# EXTRACT:
— begin —

Reputation: 460

Calculate difference between multiples of two different numbers

This is an algorithmic problem. To keep it simple, say I have two doubles, A and B. I want to construct a function that will give me the difference until the next multiple of A or the next multiple of B, if that makes sense.

For instance, say A is 3 and B is 5.

Consider the multiples: (3,6,9,12,15) and (5,10,15).

I'd want the function to output: (3, 2, 1, 3, 1, 2, 3), since it takes 3 units to get to 3, then 2 more to get to 5, then 1 to 6, then 3 to 9, etc...

I hope this makes sense. Ideally it's a Python-esque generator (although I'm writing this in Arduino ~ C++). I need it to be fast - really fast.

Any help would really be appreciated. My pseudocode is below, but it's not that great.

a = 3
b = 5

current = 0
distToA = a
distToB = b
for i in xrange(100):
  if distToA > distToB: #B comes first
    print "Adding {0}".format(distToB)
    current += distToB
    distToA -= distToBb
    distToB = b
  elif distToB > distToA: #A comes first
    print "Adding {0}".format(distToA)
    current += distToA
    distToB -= distToA
    distToA = a
  else: #Equal
    print "Adding {0}".format(distToA)
    current += distToA #Arbitrarily, could be distToB
    distToA = a
    distToB = b

EDIT: How would this look with multiple values? Not just a and b, but also c, d, e, etc.. I'd imagine I'd just do some more if statements, but the cost is higher (more operations per branch).

Upvotes: 10

Answers (3)

acarlon

Reputation: 17272

Let start with some general points. It is pretty much always better to start out with intuitive code that will be understood by you and your coworkers. Then measure the performance and find bottlenecks. If you try to hyper-optimize from the outset, you will: -

make code that is complicated, error prone and less understandable.
most likely optimise code that would barely register a blip on the overall performance, while overlooking major bottlenecks. Unless you know the processor, compiler, programming language and environmental nuances back to front there is a good chance you will make the performance worse if you try to guess the optimizations.

It is best to measure, find bottlenecks, then improve the performance for those bottlenecks. If you suspect an algorithm / implementation is slow, then profile it. If you are wondering which algorithm / implementation will perform best, then race them. Test with varying data sets because what performs well for one set of input (3,5) might not for another (3, 500000000).

— end —

# LISTED ENTRIES:

— begin —

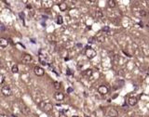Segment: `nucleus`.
<instances>
[{
	"mask_svg": "<svg viewBox=\"0 0 149 117\" xmlns=\"http://www.w3.org/2000/svg\"><path fill=\"white\" fill-rule=\"evenodd\" d=\"M109 30V28H107V27H105V28H103V31H108Z\"/></svg>",
	"mask_w": 149,
	"mask_h": 117,
	"instance_id": "nucleus-23",
	"label": "nucleus"
},
{
	"mask_svg": "<svg viewBox=\"0 0 149 117\" xmlns=\"http://www.w3.org/2000/svg\"><path fill=\"white\" fill-rule=\"evenodd\" d=\"M108 6L110 7V8H116V6H117V2L115 1V0H108Z\"/></svg>",
	"mask_w": 149,
	"mask_h": 117,
	"instance_id": "nucleus-12",
	"label": "nucleus"
},
{
	"mask_svg": "<svg viewBox=\"0 0 149 117\" xmlns=\"http://www.w3.org/2000/svg\"><path fill=\"white\" fill-rule=\"evenodd\" d=\"M11 72H12L13 73H18V72H19V67H18V65L14 64V65L11 67Z\"/></svg>",
	"mask_w": 149,
	"mask_h": 117,
	"instance_id": "nucleus-14",
	"label": "nucleus"
},
{
	"mask_svg": "<svg viewBox=\"0 0 149 117\" xmlns=\"http://www.w3.org/2000/svg\"><path fill=\"white\" fill-rule=\"evenodd\" d=\"M8 39H6V38H4V37H1V38H0V47L5 48V47H8Z\"/></svg>",
	"mask_w": 149,
	"mask_h": 117,
	"instance_id": "nucleus-10",
	"label": "nucleus"
},
{
	"mask_svg": "<svg viewBox=\"0 0 149 117\" xmlns=\"http://www.w3.org/2000/svg\"><path fill=\"white\" fill-rule=\"evenodd\" d=\"M148 71H149V67H148Z\"/></svg>",
	"mask_w": 149,
	"mask_h": 117,
	"instance_id": "nucleus-28",
	"label": "nucleus"
},
{
	"mask_svg": "<svg viewBox=\"0 0 149 117\" xmlns=\"http://www.w3.org/2000/svg\"><path fill=\"white\" fill-rule=\"evenodd\" d=\"M138 102V98L136 97H129L128 98V104L129 106H135Z\"/></svg>",
	"mask_w": 149,
	"mask_h": 117,
	"instance_id": "nucleus-6",
	"label": "nucleus"
},
{
	"mask_svg": "<svg viewBox=\"0 0 149 117\" xmlns=\"http://www.w3.org/2000/svg\"><path fill=\"white\" fill-rule=\"evenodd\" d=\"M97 40H98V42H101V43L104 42V36H102V35L97 36Z\"/></svg>",
	"mask_w": 149,
	"mask_h": 117,
	"instance_id": "nucleus-18",
	"label": "nucleus"
},
{
	"mask_svg": "<svg viewBox=\"0 0 149 117\" xmlns=\"http://www.w3.org/2000/svg\"><path fill=\"white\" fill-rule=\"evenodd\" d=\"M0 67H2V62L0 61Z\"/></svg>",
	"mask_w": 149,
	"mask_h": 117,
	"instance_id": "nucleus-27",
	"label": "nucleus"
},
{
	"mask_svg": "<svg viewBox=\"0 0 149 117\" xmlns=\"http://www.w3.org/2000/svg\"><path fill=\"white\" fill-rule=\"evenodd\" d=\"M32 60H33V57L30 54H25L24 58H23V61L24 63H30Z\"/></svg>",
	"mask_w": 149,
	"mask_h": 117,
	"instance_id": "nucleus-9",
	"label": "nucleus"
},
{
	"mask_svg": "<svg viewBox=\"0 0 149 117\" xmlns=\"http://www.w3.org/2000/svg\"><path fill=\"white\" fill-rule=\"evenodd\" d=\"M95 17H96L97 19H101V18L102 17V10H100V9H97V10H96V12H95Z\"/></svg>",
	"mask_w": 149,
	"mask_h": 117,
	"instance_id": "nucleus-15",
	"label": "nucleus"
},
{
	"mask_svg": "<svg viewBox=\"0 0 149 117\" xmlns=\"http://www.w3.org/2000/svg\"><path fill=\"white\" fill-rule=\"evenodd\" d=\"M27 8H32V6H31V5H27Z\"/></svg>",
	"mask_w": 149,
	"mask_h": 117,
	"instance_id": "nucleus-25",
	"label": "nucleus"
},
{
	"mask_svg": "<svg viewBox=\"0 0 149 117\" xmlns=\"http://www.w3.org/2000/svg\"><path fill=\"white\" fill-rule=\"evenodd\" d=\"M68 72H67V74H71V73H72V72H70V70H69V69H68Z\"/></svg>",
	"mask_w": 149,
	"mask_h": 117,
	"instance_id": "nucleus-24",
	"label": "nucleus"
},
{
	"mask_svg": "<svg viewBox=\"0 0 149 117\" xmlns=\"http://www.w3.org/2000/svg\"><path fill=\"white\" fill-rule=\"evenodd\" d=\"M57 23L58 24L63 23V19L62 16H58V17H57Z\"/></svg>",
	"mask_w": 149,
	"mask_h": 117,
	"instance_id": "nucleus-17",
	"label": "nucleus"
},
{
	"mask_svg": "<svg viewBox=\"0 0 149 117\" xmlns=\"http://www.w3.org/2000/svg\"><path fill=\"white\" fill-rule=\"evenodd\" d=\"M130 117H133V116H130Z\"/></svg>",
	"mask_w": 149,
	"mask_h": 117,
	"instance_id": "nucleus-29",
	"label": "nucleus"
},
{
	"mask_svg": "<svg viewBox=\"0 0 149 117\" xmlns=\"http://www.w3.org/2000/svg\"><path fill=\"white\" fill-rule=\"evenodd\" d=\"M146 11L145 10H144V9H142V10H140V15L142 16V17H145L146 16Z\"/></svg>",
	"mask_w": 149,
	"mask_h": 117,
	"instance_id": "nucleus-19",
	"label": "nucleus"
},
{
	"mask_svg": "<svg viewBox=\"0 0 149 117\" xmlns=\"http://www.w3.org/2000/svg\"><path fill=\"white\" fill-rule=\"evenodd\" d=\"M53 86H54V88L55 89H57V90H59V89H61V84L59 83V82H53Z\"/></svg>",
	"mask_w": 149,
	"mask_h": 117,
	"instance_id": "nucleus-16",
	"label": "nucleus"
},
{
	"mask_svg": "<svg viewBox=\"0 0 149 117\" xmlns=\"http://www.w3.org/2000/svg\"><path fill=\"white\" fill-rule=\"evenodd\" d=\"M1 92L5 97H9V96L12 95V90H11V88L8 86H4L1 88Z\"/></svg>",
	"mask_w": 149,
	"mask_h": 117,
	"instance_id": "nucleus-3",
	"label": "nucleus"
},
{
	"mask_svg": "<svg viewBox=\"0 0 149 117\" xmlns=\"http://www.w3.org/2000/svg\"><path fill=\"white\" fill-rule=\"evenodd\" d=\"M0 117H9L8 114H5V113H1L0 114Z\"/></svg>",
	"mask_w": 149,
	"mask_h": 117,
	"instance_id": "nucleus-21",
	"label": "nucleus"
},
{
	"mask_svg": "<svg viewBox=\"0 0 149 117\" xmlns=\"http://www.w3.org/2000/svg\"><path fill=\"white\" fill-rule=\"evenodd\" d=\"M108 91H109V88L106 86H104V85H102V86H100L98 87V92L101 95H106L108 93Z\"/></svg>",
	"mask_w": 149,
	"mask_h": 117,
	"instance_id": "nucleus-5",
	"label": "nucleus"
},
{
	"mask_svg": "<svg viewBox=\"0 0 149 117\" xmlns=\"http://www.w3.org/2000/svg\"><path fill=\"white\" fill-rule=\"evenodd\" d=\"M72 90H73V89H72V88H69V89H68V92H71V91H72Z\"/></svg>",
	"mask_w": 149,
	"mask_h": 117,
	"instance_id": "nucleus-26",
	"label": "nucleus"
},
{
	"mask_svg": "<svg viewBox=\"0 0 149 117\" xmlns=\"http://www.w3.org/2000/svg\"><path fill=\"white\" fill-rule=\"evenodd\" d=\"M108 116L110 117H118V112L114 109V108H111L109 111H108Z\"/></svg>",
	"mask_w": 149,
	"mask_h": 117,
	"instance_id": "nucleus-8",
	"label": "nucleus"
},
{
	"mask_svg": "<svg viewBox=\"0 0 149 117\" xmlns=\"http://www.w3.org/2000/svg\"><path fill=\"white\" fill-rule=\"evenodd\" d=\"M34 72L37 76H43L45 74V70L42 67H40V66H35L34 68Z\"/></svg>",
	"mask_w": 149,
	"mask_h": 117,
	"instance_id": "nucleus-4",
	"label": "nucleus"
},
{
	"mask_svg": "<svg viewBox=\"0 0 149 117\" xmlns=\"http://www.w3.org/2000/svg\"><path fill=\"white\" fill-rule=\"evenodd\" d=\"M92 73H93V71L91 70V69H88V70H86L84 72V75H86V76H88V77L91 76Z\"/></svg>",
	"mask_w": 149,
	"mask_h": 117,
	"instance_id": "nucleus-13",
	"label": "nucleus"
},
{
	"mask_svg": "<svg viewBox=\"0 0 149 117\" xmlns=\"http://www.w3.org/2000/svg\"><path fill=\"white\" fill-rule=\"evenodd\" d=\"M59 8L61 11H65L67 9V4L65 2H62L59 4Z\"/></svg>",
	"mask_w": 149,
	"mask_h": 117,
	"instance_id": "nucleus-11",
	"label": "nucleus"
},
{
	"mask_svg": "<svg viewBox=\"0 0 149 117\" xmlns=\"http://www.w3.org/2000/svg\"><path fill=\"white\" fill-rule=\"evenodd\" d=\"M85 55H86V57H87L89 60H91V59L95 58V56L97 55V53H96V51H95L93 48L88 47V48L86 49V51H85Z\"/></svg>",
	"mask_w": 149,
	"mask_h": 117,
	"instance_id": "nucleus-2",
	"label": "nucleus"
},
{
	"mask_svg": "<svg viewBox=\"0 0 149 117\" xmlns=\"http://www.w3.org/2000/svg\"><path fill=\"white\" fill-rule=\"evenodd\" d=\"M54 98L57 101H63L64 99V94L62 92H56L54 95Z\"/></svg>",
	"mask_w": 149,
	"mask_h": 117,
	"instance_id": "nucleus-7",
	"label": "nucleus"
},
{
	"mask_svg": "<svg viewBox=\"0 0 149 117\" xmlns=\"http://www.w3.org/2000/svg\"><path fill=\"white\" fill-rule=\"evenodd\" d=\"M40 108L44 111V112H46V113H50V111H52V108H53V106H52V104L50 103V102H44V101H42L40 104Z\"/></svg>",
	"mask_w": 149,
	"mask_h": 117,
	"instance_id": "nucleus-1",
	"label": "nucleus"
},
{
	"mask_svg": "<svg viewBox=\"0 0 149 117\" xmlns=\"http://www.w3.org/2000/svg\"><path fill=\"white\" fill-rule=\"evenodd\" d=\"M5 82V76L3 74H0V85H2Z\"/></svg>",
	"mask_w": 149,
	"mask_h": 117,
	"instance_id": "nucleus-20",
	"label": "nucleus"
},
{
	"mask_svg": "<svg viewBox=\"0 0 149 117\" xmlns=\"http://www.w3.org/2000/svg\"><path fill=\"white\" fill-rule=\"evenodd\" d=\"M59 117H68L66 114H64V113H61L60 115H59Z\"/></svg>",
	"mask_w": 149,
	"mask_h": 117,
	"instance_id": "nucleus-22",
	"label": "nucleus"
}]
</instances>
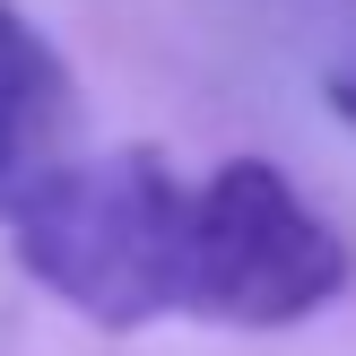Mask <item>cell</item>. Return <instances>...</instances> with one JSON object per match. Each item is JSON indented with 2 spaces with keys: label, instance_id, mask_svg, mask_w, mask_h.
<instances>
[{
  "label": "cell",
  "instance_id": "6da1fadb",
  "mask_svg": "<svg viewBox=\"0 0 356 356\" xmlns=\"http://www.w3.org/2000/svg\"><path fill=\"white\" fill-rule=\"evenodd\" d=\"M9 243H17V270L52 287L79 322L139 330L156 313H183L191 183H174V165L148 148L70 156L61 174H44L17 200Z\"/></svg>",
  "mask_w": 356,
  "mask_h": 356
},
{
  "label": "cell",
  "instance_id": "7a4b0ae2",
  "mask_svg": "<svg viewBox=\"0 0 356 356\" xmlns=\"http://www.w3.org/2000/svg\"><path fill=\"white\" fill-rule=\"evenodd\" d=\"M348 243L270 156H235L191 191V278L183 313L226 330L313 322L348 287Z\"/></svg>",
  "mask_w": 356,
  "mask_h": 356
},
{
  "label": "cell",
  "instance_id": "3957f363",
  "mask_svg": "<svg viewBox=\"0 0 356 356\" xmlns=\"http://www.w3.org/2000/svg\"><path fill=\"white\" fill-rule=\"evenodd\" d=\"M70 139H79V87L61 52L0 0V226L44 174L70 165Z\"/></svg>",
  "mask_w": 356,
  "mask_h": 356
},
{
  "label": "cell",
  "instance_id": "277c9868",
  "mask_svg": "<svg viewBox=\"0 0 356 356\" xmlns=\"http://www.w3.org/2000/svg\"><path fill=\"white\" fill-rule=\"evenodd\" d=\"M330 104H339V122H356V79H339V87H330Z\"/></svg>",
  "mask_w": 356,
  "mask_h": 356
}]
</instances>
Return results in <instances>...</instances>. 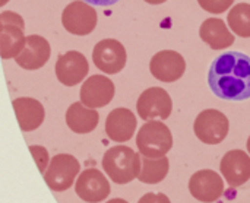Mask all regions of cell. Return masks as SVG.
<instances>
[{
	"mask_svg": "<svg viewBox=\"0 0 250 203\" xmlns=\"http://www.w3.org/2000/svg\"><path fill=\"white\" fill-rule=\"evenodd\" d=\"M208 85L221 100L245 101L250 98V57L240 51L218 56L208 72Z\"/></svg>",
	"mask_w": 250,
	"mask_h": 203,
	"instance_id": "1",
	"label": "cell"
},
{
	"mask_svg": "<svg viewBox=\"0 0 250 203\" xmlns=\"http://www.w3.org/2000/svg\"><path fill=\"white\" fill-rule=\"evenodd\" d=\"M103 168L116 184H127L138 179L142 168V158L132 148L117 145L104 154Z\"/></svg>",
	"mask_w": 250,
	"mask_h": 203,
	"instance_id": "2",
	"label": "cell"
},
{
	"mask_svg": "<svg viewBox=\"0 0 250 203\" xmlns=\"http://www.w3.org/2000/svg\"><path fill=\"white\" fill-rule=\"evenodd\" d=\"M136 146L144 157L163 158L167 157L173 146V135L163 122H146L136 135Z\"/></svg>",
	"mask_w": 250,
	"mask_h": 203,
	"instance_id": "3",
	"label": "cell"
},
{
	"mask_svg": "<svg viewBox=\"0 0 250 203\" xmlns=\"http://www.w3.org/2000/svg\"><path fill=\"white\" fill-rule=\"evenodd\" d=\"M25 22L21 15L12 10L0 15V56L4 60L16 59L22 51L26 37L23 35Z\"/></svg>",
	"mask_w": 250,
	"mask_h": 203,
	"instance_id": "4",
	"label": "cell"
},
{
	"mask_svg": "<svg viewBox=\"0 0 250 203\" xmlns=\"http://www.w3.org/2000/svg\"><path fill=\"white\" fill-rule=\"evenodd\" d=\"M81 164L70 154H57L51 158L44 180L47 186L54 192H64L72 187L75 179L79 176Z\"/></svg>",
	"mask_w": 250,
	"mask_h": 203,
	"instance_id": "5",
	"label": "cell"
},
{
	"mask_svg": "<svg viewBox=\"0 0 250 203\" xmlns=\"http://www.w3.org/2000/svg\"><path fill=\"white\" fill-rule=\"evenodd\" d=\"M230 123L224 113L220 110L208 108L198 114L193 123L196 138L207 145H218L229 135Z\"/></svg>",
	"mask_w": 250,
	"mask_h": 203,
	"instance_id": "6",
	"label": "cell"
},
{
	"mask_svg": "<svg viewBox=\"0 0 250 203\" xmlns=\"http://www.w3.org/2000/svg\"><path fill=\"white\" fill-rule=\"evenodd\" d=\"M97 22H98L97 10L94 9L92 4L83 0H76L69 3L62 13V23L64 29L72 35H78V37L89 35L95 29Z\"/></svg>",
	"mask_w": 250,
	"mask_h": 203,
	"instance_id": "7",
	"label": "cell"
},
{
	"mask_svg": "<svg viewBox=\"0 0 250 203\" xmlns=\"http://www.w3.org/2000/svg\"><path fill=\"white\" fill-rule=\"evenodd\" d=\"M94 64L105 75H117L126 66L127 53L123 44L114 38H105L95 44L92 50Z\"/></svg>",
	"mask_w": 250,
	"mask_h": 203,
	"instance_id": "8",
	"label": "cell"
},
{
	"mask_svg": "<svg viewBox=\"0 0 250 203\" xmlns=\"http://www.w3.org/2000/svg\"><path fill=\"white\" fill-rule=\"evenodd\" d=\"M136 110L139 117L145 122H151L155 119L166 120L173 111V101L166 89L160 86H152L145 89L139 95Z\"/></svg>",
	"mask_w": 250,
	"mask_h": 203,
	"instance_id": "9",
	"label": "cell"
},
{
	"mask_svg": "<svg viewBox=\"0 0 250 203\" xmlns=\"http://www.w3.org/2000/svg\"><path fill=\"white\" fill-rule=\"evenodd\" d=\"M185 70L186 61L183 56L174 50L158 51L152 56L149 61V72L160 82H176L185 75Z\"/></svg>",
	"mask_w": 250,
	"mask_h": 203,
	"instance_id": "10",
	"label": "cell"
},
{
	"mask_svg": "<svg viewBox=\"0 0 250 203\" xmlns=\"http://www.w3.org/2000/svg\"><path fill=\"white\" fill-rule=\"evenodd\" d=\"M54 70L56 78L64 86H76L86 78L89 72V64L82 53L72 50L57 57Z\"/></svg>",
	"mask_w": 250,
	"mask_h": 203,
	"instance_id": "11",
	"label": "cell"
},
{
	"mask_svg": "<svg viewBox=\"0 0 250 203\" xmlns=\"http://www.w3.org/2000/svg\"><path fill=\"white\" fill-rule=\"evenodd\" d=\"M76 195L88 203H100L105 201L111 192L105 176L97 168H88L78 176L75 183Z\"/></svg>",
	"mask_w": 250,
	"mask_h": 203,
	"instance_id": "12",
	"label": "cell"
},
{
	"mask_svg": "<svg viewBox=\"0 0 250 203\" xmlns=\"http://www.w3.org/2000/svg\"><path fill=\"white\" fill-rule=\"evenodd\" d=\"M189 192L199 202H217L224 193L223 177L212 170H199L189 180Z\"/></svg>",
	"mask_w": 250,
	"mask_h": 203,
	"instance_id": "13",
	"label": "cell"
},
{
	"mask_svg": "<svg viewBox=\"0 0 250 203\" xmlns=\"http://www.w3.org/2000/svg\"><path fill=\"white\" fill-rule=\"evenodd\" d=\"M116 92L114 83L104 75H92L89 76L79 91L81 101L89 108H101L110 104Z\"/></svg>",
	"mask_w": 250,
	"mask_h": 203,
	"instance_id": "14",
	"label": "cell"
},
{
	"mask_svg": "<svg viewBox=\"0 0 250 203\" xmlns=\"http://www.w3.org/2000/svg\"><path fill=\"white\" fill-rule=\"evenodd\" d=\"M220 170L230 187H240L250 179V157L242 149L229 151L221 160Z\"/></svg>",
	"mask_w": 250,
	"mask_h": 203,
	"instance_id": "15",
	"label": "cell"
},
{
	"mask_svg": "<svg viewBox=\"0 0 250 203\" xmlns=\"http://www.w3.org/2000/svg\"><path fill=\"white\" fill-rule=\"evenodd\" d=\"M51 56L50 42L41 35H28L22 51L15 59L16 64L25 70L41 69Z\"/></svg>",
	"mask_w": 250,
	"mask_h": 203,
	"instance_id": "16",
	"label": "cell"
},
{
	"mask_svg": "<svg viewBox=\"0 0 250 203\" xmlns=\"http://www.w3.org/2000/svg\"><path fill=\"white\" fill-rule=\"evenodd\" d=\"M136 117L127 108H114L105 120V133L114 142H127L136 130Z\"/></svg>",
	"mask_w": 250,
	"mask_h": 203,
	"instance_id": "17",
	"label": "cell"
},
{
	"mask_svg": "<svg viewBox=\"0 0 250 203\" xmlns=\"http://www.w3.org/2000/svg\"><path fill=\"white\" fill-rule=\"evenodd\" d=\"M12 105L22 132H32L42 124L45 111L38 100L29 97H21L13 100Z\"/></svg>",
	"mask_w": 250,
	"mask_h": 203,
	"instance_id": "18",
	"label": "cell"
},
{
	"mask_svg": "<svg viewBox=\"0 0 250 203\" xmlns=\"http://www.w3.org/2000/svg\"><path fill=\"white\" fill-rule=\"evenodd\" d=\"M100 122V114L95 108L86 107L82 101L73 102L66 111L67 127L78 135H86L95 130Z\"/></svg>",
	"mask_w": 250,
	"mask_h": 203,
	"instance_id": "19",
	"label": "cell"
},
{
	"mask_svg": "<svg viewBox=\"0 0 250 203\" xmlns=\"http://www.w3.org/2000/svg\"><path fill=\"white\" fill-rule=\"evenodd\" d=\"M201 40L212 50H224L234 44V35L230 32L226 22L220 18H209L204 20L199 28Z\"/></svg>",
	"mask_w": 250,
	"mask_h": 203,
	"instance_id": "20",
	"label": "cell"
},
{
	"mask_svg": "<svg viewBox=\"0 0 250 203\" xmlns=\"http://www.w3.org/2000/svg\"><path fill=\"white\" fill-rule=\"evenodd\" d=\"M170 170V161L167 157L163 158H148L142 155V168L138 176V180L145 184L161 183Z\"/></svg>",
	"mask_w": 250,
	"mask_h": 203,
	"instance_id": "21",
	"label": "cell"
},
{
	"mask_svg": "<svg viewBox=\"0 0 250 203\" xmlns=\"http://www.w3.org/2000/svg\"><path fill=\"white\" fill-rule=\"evenodd\" d=\"M227 23L234 35L250 38V3L234 4L227 15Z\"/></svg>",
	"mask_w": 250,
	"mask_h": 203,
	"instance_id": "22",
	"label": "cell"
},
{
	"mask_svg": "<svg viewBox=\"0 0 250 203\" xmlns=\"http://www.w3.org/2000/svg\"><path fill=\"white\" fill-rule=\"evenodd\" d=\"M198 3L205 12L220 15L223 12H227L234 4V0H198Z\"/></svg>",
	"mask_w": 250,
	"mask_h": 203,
	"instance_id": "23",
	"label": "cell"
},
{
	"mask_svg": "<svg viewBox=\"0 0 250 203\" xmlns=\"http://www.w3.org/2000/svg\"><path fill=\"white\" fill-rule=\"evenodd\" d=\"M29 152L38 167V170L44 174L50 165V158H48V151L44 148V146H40V145H31L29 146Z\"/></svg>",
	"mask_w": 250,
	"mask_h": 203,
	"instance_id": "24",
	"label": "cell"
},
{
	"mask_svg": "<svg viewBox=\"0 0 250 203\" xmlns=\"http://www.w3.org/2000/svg\"><path fill=\"white\" fill-rule=\"evenodd\" d=\"M138 203H171L164 193H146Z\"/></svg>",
	"mask_w": 250,
	"mask_h": 203,
	"instance_id": "25",
	"label": "cell"
},
{
	"mask_svg": "<svg viewBox=\"0 0 250 203\" xmlns=\"http://www.w3.org/2000/svg\"><path fill=\"white\" fill-rule=\"evenodd\" d=\"M92 6H111V4H116L119 0H83Z\"/></svg>",
	"mask_w": 250,
	"mask_h": 203,
	"instance_id": "26",
	"label": "cell"
},
{
	"mask_svg": "<svg viewBox=\"0 0 250 203\" xmlns=\"http://www.w3.org/2000/svg\"><path fill=\"white\" fill-rule=\"evenodd\" d=\"M148 4H154V6H157V4H163V3H166L167 0H145Z\"/></svg>",
	"mask_w": 250,
	"mask_h": 203,
	"instance_id": "27",
	"label": "cell"
},
{
	"mask_svg": "<svg viewBox=\"0 0 250 203\" xmlns=\"http://www.w3.org/2000/svg\"><path fill=\"white\" fill-rule=\"evenodd\" d=\"M105 203H129V202H126L125 199H119V198H116V199H111V201H108V202H105Z\"/></svg>",
	"mask_w": 250,
	"mask_h": 203,
	"instance_id": "28",
	"label": "cell"
},
{
	"mask_svg": "<svg viewBox=\"0 0 250 203\" xmlns=\"http://www.w3.org/2000/svg\"><path fill=\"white\" fill-rule=\"evenodd\" d=\"M9 0H0V6H4Z\"/></svg>",
	"mask_w": 250,
	"mask_h": 203,
	"instance_id": "29",
	"label": "cell"
},
{
	"mask_svg": "<svg viewBox=\"0 0 250 203\" xmlns=\"http://www.w3.org/2000/svg\"><path fill=\"white\" fill-rule=\"evenodd\" d=\"M248 152L250 154V136H249V139H248Z\"/></svg>",
	"mask_w": 250,
	"mask_h": 203,
	"instance_id": "30",
	"label": "cell"
}]
</instances>
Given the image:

— end —

# INSTRUCTIONS:
1) In the thread on multiples of two numbers, what output does the asker want from the function when A is 3 and B is 5?
2) Decide whether each statement agrees with the thread on multiples of two numbers. Answer yes or no and quote the deciding words.
(a) The asker is writing the code in Arduino C++.
(b) The answer from acarlon recommends optimizing code as much as possible from the outset.
(c) The answer from acarlon advises testing with varying data sets.

# ANSWERS TO THE EXERCISES:
1) (3, 2, 1, 3, 1, 2, 3)

2)
(a) Yes: "although I'm writing this in Arduino ~ C++"
(b) No: "It is pretty much always better to start out with intuitive code that will be understood by you and your coworkers."
(c) Yes: "Test with varying data sets because what performs well for one set of input (3,5) might not for another (3, 500000000)."